Emacs tip for the day
It's nice when your editor does the indenting of code for you. It's definitely not nice when your editor tries to do the indenting, but screws it up. Sometimes it doesn't have much of a chance; html-mode, psgml-mode or whatever in Emacs is nice for editing Zope DTML documents — yeah I know, I should get on the DPT wagon — but, not surprisingly, it fails pretty miserably with indenting.
So it's time to go for manual indenting instead. For editing things consisting of blocks, like code, Vi-like indentation where you stay on the indentation level you have set until you insert/remove indentation is much nicer than having to indent separately every line. Me being an Emacs boy, however, I'm not going to switch to using GVim, even if it is very nice. So we need to make Emacs behave sanely.
First: tab needs to be bound to tab-to-tab-stop. Easy enough. Second: how to de-indent?

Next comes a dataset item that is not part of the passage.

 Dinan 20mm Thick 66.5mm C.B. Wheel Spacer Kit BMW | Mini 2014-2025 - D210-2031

Um, er, hey, there's no function to move back a tab stop? This seems to be really well thought out. Google groups help here:
Re: tab-to-tab-stop /backwards/. Finally, how to make Emacs stay on the specified indentation level? The functions indent-relatively-maybe and newline-and-indent, plus the variable indent-line-function are your friends here. Something along these lines in .emacs more or less does the job:
(add-hook 'sgml-mode-hook
(function (lambda ()
(setq indent-line-function 'indent-relative-maybe))))
(define-key sgml-mode-map [tab] 'tab-to-tab-stop)

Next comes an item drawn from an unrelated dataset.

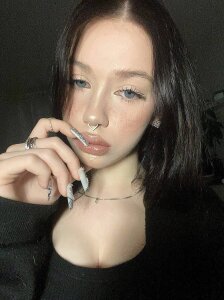 Public de SunRisee_  3 Imagens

(define-key sgml-mode-map [(shift tab)] 'backward-move-to-tab-stop)
(define-key sgml-mode-map [return] 'newline-and-indent)
This modifies the keyboard mappings in all the sgml-mode buffers, not just those editing DTML. To avoid this, a separate major mode would have to be defined.
Un-indent is bound to shift-tab which is a bit dodgy, too; it really should work with backspace.